[Excerpts of spatial question data]
= = = =

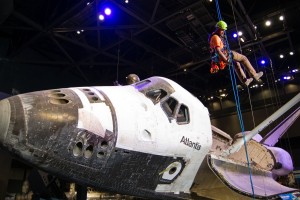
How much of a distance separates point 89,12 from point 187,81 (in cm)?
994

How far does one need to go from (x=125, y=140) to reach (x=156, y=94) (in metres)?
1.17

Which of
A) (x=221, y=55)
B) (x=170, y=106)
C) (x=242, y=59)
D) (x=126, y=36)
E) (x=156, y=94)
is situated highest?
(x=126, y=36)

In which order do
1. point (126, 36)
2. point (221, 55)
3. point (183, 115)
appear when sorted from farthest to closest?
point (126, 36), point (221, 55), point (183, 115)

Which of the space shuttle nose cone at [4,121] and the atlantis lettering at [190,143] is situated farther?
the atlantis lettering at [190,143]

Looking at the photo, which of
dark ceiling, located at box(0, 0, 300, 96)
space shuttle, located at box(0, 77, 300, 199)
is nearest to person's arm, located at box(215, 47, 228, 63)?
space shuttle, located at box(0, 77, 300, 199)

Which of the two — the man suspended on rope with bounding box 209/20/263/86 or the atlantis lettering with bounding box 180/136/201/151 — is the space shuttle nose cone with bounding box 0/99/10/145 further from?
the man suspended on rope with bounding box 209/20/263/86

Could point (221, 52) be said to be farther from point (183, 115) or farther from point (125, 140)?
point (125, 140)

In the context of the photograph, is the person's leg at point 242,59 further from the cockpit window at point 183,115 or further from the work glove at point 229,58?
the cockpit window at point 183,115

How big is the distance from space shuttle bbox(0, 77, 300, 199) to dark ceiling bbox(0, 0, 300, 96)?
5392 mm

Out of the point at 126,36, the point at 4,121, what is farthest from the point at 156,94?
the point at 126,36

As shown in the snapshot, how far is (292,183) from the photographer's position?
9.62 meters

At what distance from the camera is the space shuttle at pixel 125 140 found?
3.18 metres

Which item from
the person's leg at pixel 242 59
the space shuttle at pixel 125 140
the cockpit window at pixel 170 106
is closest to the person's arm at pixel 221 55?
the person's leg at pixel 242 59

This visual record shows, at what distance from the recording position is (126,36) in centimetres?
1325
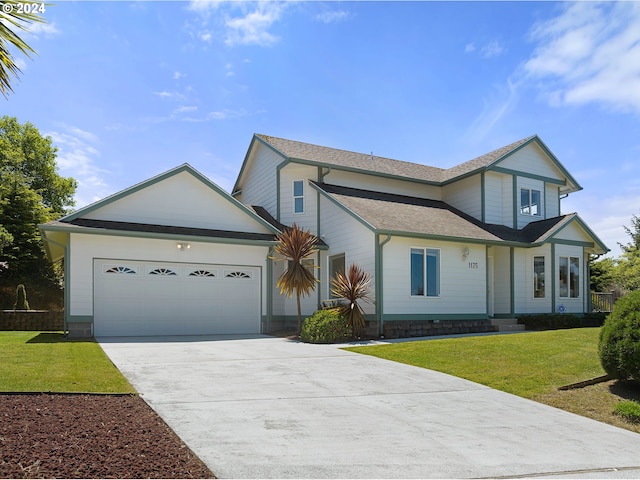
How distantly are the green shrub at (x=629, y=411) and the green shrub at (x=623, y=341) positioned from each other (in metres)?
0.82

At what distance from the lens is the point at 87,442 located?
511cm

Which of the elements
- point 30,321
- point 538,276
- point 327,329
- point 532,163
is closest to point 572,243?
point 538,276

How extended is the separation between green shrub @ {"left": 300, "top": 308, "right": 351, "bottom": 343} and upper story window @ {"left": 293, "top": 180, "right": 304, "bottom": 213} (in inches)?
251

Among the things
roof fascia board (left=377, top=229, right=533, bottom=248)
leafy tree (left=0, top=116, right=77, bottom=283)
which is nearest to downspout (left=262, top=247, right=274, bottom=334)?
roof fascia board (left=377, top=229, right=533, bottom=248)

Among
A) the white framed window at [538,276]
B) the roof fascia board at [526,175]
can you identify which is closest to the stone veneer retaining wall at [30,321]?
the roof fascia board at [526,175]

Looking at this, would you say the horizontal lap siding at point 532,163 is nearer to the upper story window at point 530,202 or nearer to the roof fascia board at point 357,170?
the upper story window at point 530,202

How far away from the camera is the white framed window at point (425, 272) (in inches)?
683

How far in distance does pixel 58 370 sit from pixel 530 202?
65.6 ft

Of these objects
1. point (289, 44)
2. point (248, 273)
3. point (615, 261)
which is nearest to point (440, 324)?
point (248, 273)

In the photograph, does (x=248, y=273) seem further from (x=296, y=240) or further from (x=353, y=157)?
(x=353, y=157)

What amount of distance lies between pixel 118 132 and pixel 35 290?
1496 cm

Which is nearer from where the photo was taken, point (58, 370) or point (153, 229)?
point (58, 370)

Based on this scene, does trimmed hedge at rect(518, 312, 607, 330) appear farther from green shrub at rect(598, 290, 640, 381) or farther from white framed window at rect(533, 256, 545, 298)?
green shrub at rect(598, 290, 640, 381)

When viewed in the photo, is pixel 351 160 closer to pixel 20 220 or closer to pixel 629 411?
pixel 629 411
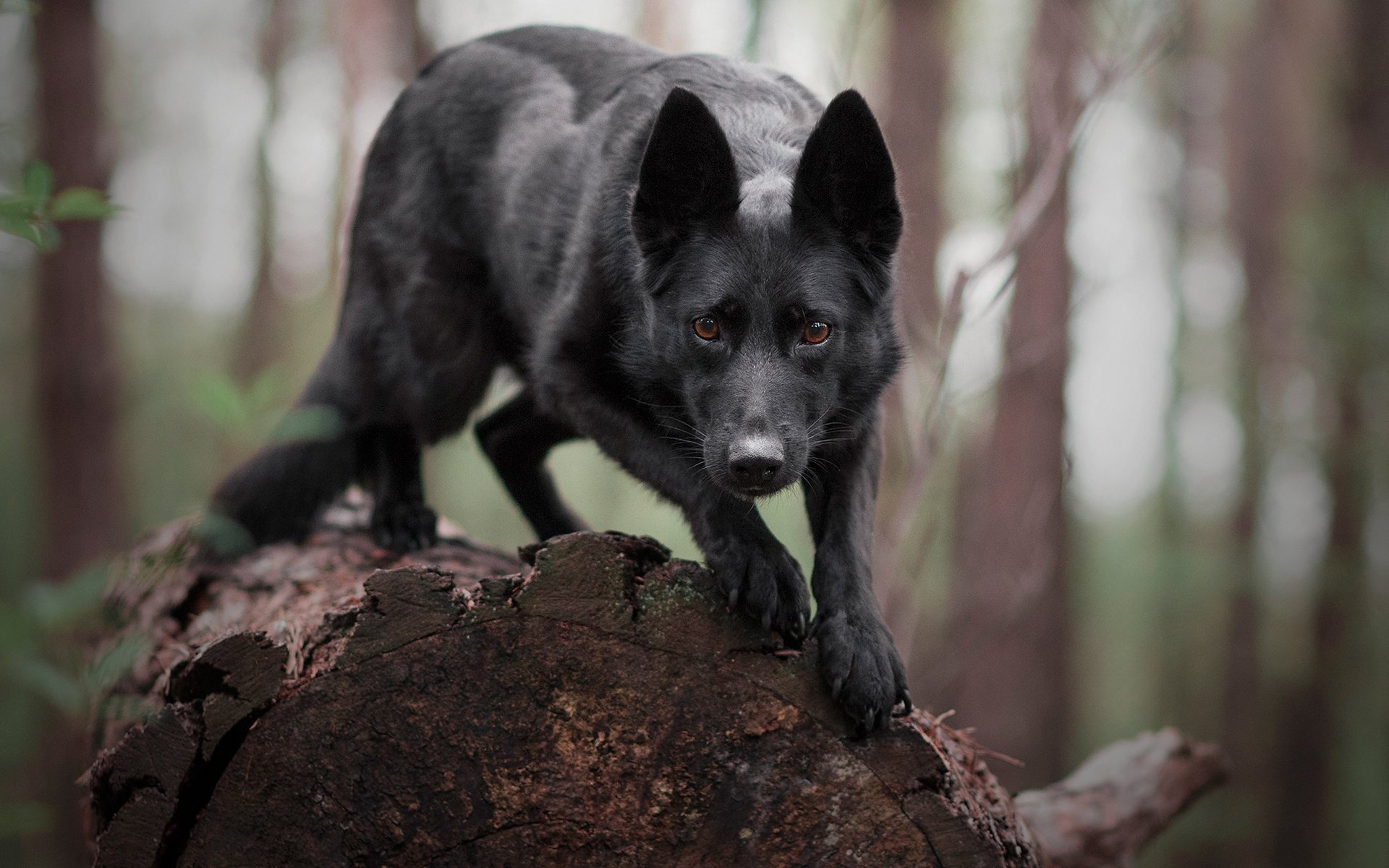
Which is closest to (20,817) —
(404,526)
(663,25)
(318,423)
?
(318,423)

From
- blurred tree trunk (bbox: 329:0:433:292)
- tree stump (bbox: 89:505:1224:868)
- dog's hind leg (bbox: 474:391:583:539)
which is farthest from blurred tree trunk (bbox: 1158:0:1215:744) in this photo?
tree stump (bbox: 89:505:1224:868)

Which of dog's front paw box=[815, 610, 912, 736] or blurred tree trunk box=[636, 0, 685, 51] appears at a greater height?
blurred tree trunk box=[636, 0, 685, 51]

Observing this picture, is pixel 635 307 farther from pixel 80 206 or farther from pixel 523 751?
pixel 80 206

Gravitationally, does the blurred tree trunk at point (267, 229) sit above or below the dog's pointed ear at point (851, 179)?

= = = =

Set down the complete material exactly, but do not include the images.

How much of a distance separates point 89,12 from point 187,81 (in cm)?
994

How far does one need to go from (x=125, y=140) to reach (x=156, y=94) (in metres)?
1.17

Which of
A) (x=221, y=55)
B) (x=170, y=106)
C) (x=242, y=59)
D) (x=126, y=36)
E) (x=156, y=94)
is situated highest?
(x=126, y=36)

In which order do
1. point (126, 36)
2. point (221, 55)
3. point (183, 115)
appear when sorted from farthest to closest?
point (126, 36), point (221, 55), point (183, 115)

Which of the space shuttle nose cone at [4,121] and the atlantis lettering at [190,143] is situated farther?
the atlantis lettering at [190,143]

Looking at the photo, which of
dark ceiling, located at box(0, 0, 300, 96)
space shuttle, located at box(0, 77, 300, 199)
is nearest to person's arm, located at box(215, 47, 228, 63)?
space shuttle, located at box(0, 77, 300, 199)

Which of the two — the man suspended on rope with bounding box 209/20/263/86 or the atlantis lettering with bounding box 180/136/201/151 — is the space shuttle nose cone with bounding box 0/99/10/145 further from?
the man suspended on rope with bounding box 209/20/263/86

Could point (221, 52) be said to be farther from point (183, 115) or farther from point (125, 140)?
point (125, 140)

In the context of the photograph, is the person's leg at point 242,59 further from the cockpit window at point 183,115 or further from the work glove at point 229,58?
the cockpit window at point 183,115

How big is the distance from space shuttle bbox(0, 77, 300, 199) to dark ceiling bbox(0, 0, 300, 96)?
5392 mm

Out of the point at 126,36, the point at 4,121, what is farthest from the point at 156,94?
the point at 126,36

As shown in the snapshot, how far is (292,183) from the photographer's position?
9.62 meters

At what distance from the camera is the space shuttle at pixel 125 140 found?
3.18 metres

Which item from
the person's leg at pixel 242 59
the space shuttle at pixel 125 140
the cockpit window at pixel 170 106
is closest to the person's arm at pixel 221 55?
the person's leg at pixel 242 59

This visual record shows, at what distance from the recording position is (126,36) in centimetres?
1325
How distantly are the green shrub at (x=629, y=411) and the green shrub at (x=623, y=341) positioned from each other (in metres)?
0.82

At what distance from the lens is the point at 87,442 located?
511cm

Which of the elements
- point 30,321
- point 538,276
- point 327,329
- point 532,163
is closest to point 572,243?
point 538,276

How extended is the separation between green shrub @ {"left": 300, "top": 308, "right": 351, "bottom": 343} and upper story window @ {"left": 293, "top": 180, "right": 304, "bottom": 213} (in inches)?
251

Among the things
roof fascia board (left=377, top=229, right=533, bottom=248)
leafy tree (left=0, top=116, right=77, bottom=283)
which is nearest to downspout (left=262, top=247, right=274, bottom=334)?
roof fascia board (left=377, top=229, right=533, bottom=248)

Among
A) the white framed window at [538,276]
B) the roof fascia board at [526,175]
can you identify which is closest to the stone veneer retaining wall at [30,321]?
the roof fascia board at [526,175]

Looking at this, would you say the horizontal lap siding at point 532,163 is nearer to the upper story window at point 530,202 or nearer to the roof fascia board at point 357,170?
the upper story window at point 530,202

How far away from the camera is the white framed window at point (425, 272) (in inches)?
683

How far in distance does pixel 58 370 sit from pixel 530 202?
65.6 ft

Of these objects
1. point (289, 44)
2. point (248, 273)
3. point (615, 261)
which is nearest to point (440, 324)?
point (248, 273)

In the photograph, does (x=248, y=273) seem further from (x=296, y=240) or further from (x=353, y=157)?
(x=353, y=157)

What amount of distance lies between pixel 118 132 and pixel 35 290?
1496 cm

Which is nearer from where the photo was taken, point (58, 370) or point (153, 229)?
point (58, 370)

Based on this scene, does trimmed hedge at rect(518, 312, 607, 330) appear farther from green shrub at rect(598, 290, 640, 381) or farther from white framed window at rect(533, 256, 545, 298)?
green shrub at rect(598, 290, 640, 381)

When viewed in the photo, is pixel 351 160 closer to pixel 20 220 or closer to pixel 629 411?
pixel 629 411
Which is closest to (20,817) —
(404,526)
(663,25)
(318,423)
?
(318,423)

From
- blurred tree trunk (bbox: 329:0:433:292)
- tree stump (bbox: 89:505:1224:868)
- dog's hind leg (bbox: 474:391:583:539)
which is farthest from blurred tree trunk (bbox: 1158:0:1215:744) in this photo?
tree stump (bbox: 89:505:1224:868)

Which of dog's front paw box=[815, 610, 912, 736] or blurred tree trunk box=[636, 0, 685, 51] appears at a greater height?
blurred tree trunk box=[636, 0, 685, 51]

Observing this picture, is pixel 635 307 farther from pixel 80 206 or farther from pixel 523 751?
pixel 80 206

Gravitationally, does the blurred tree trunk at point (267, 229) sit above or below the dog's pointed ear at point (851, 179)?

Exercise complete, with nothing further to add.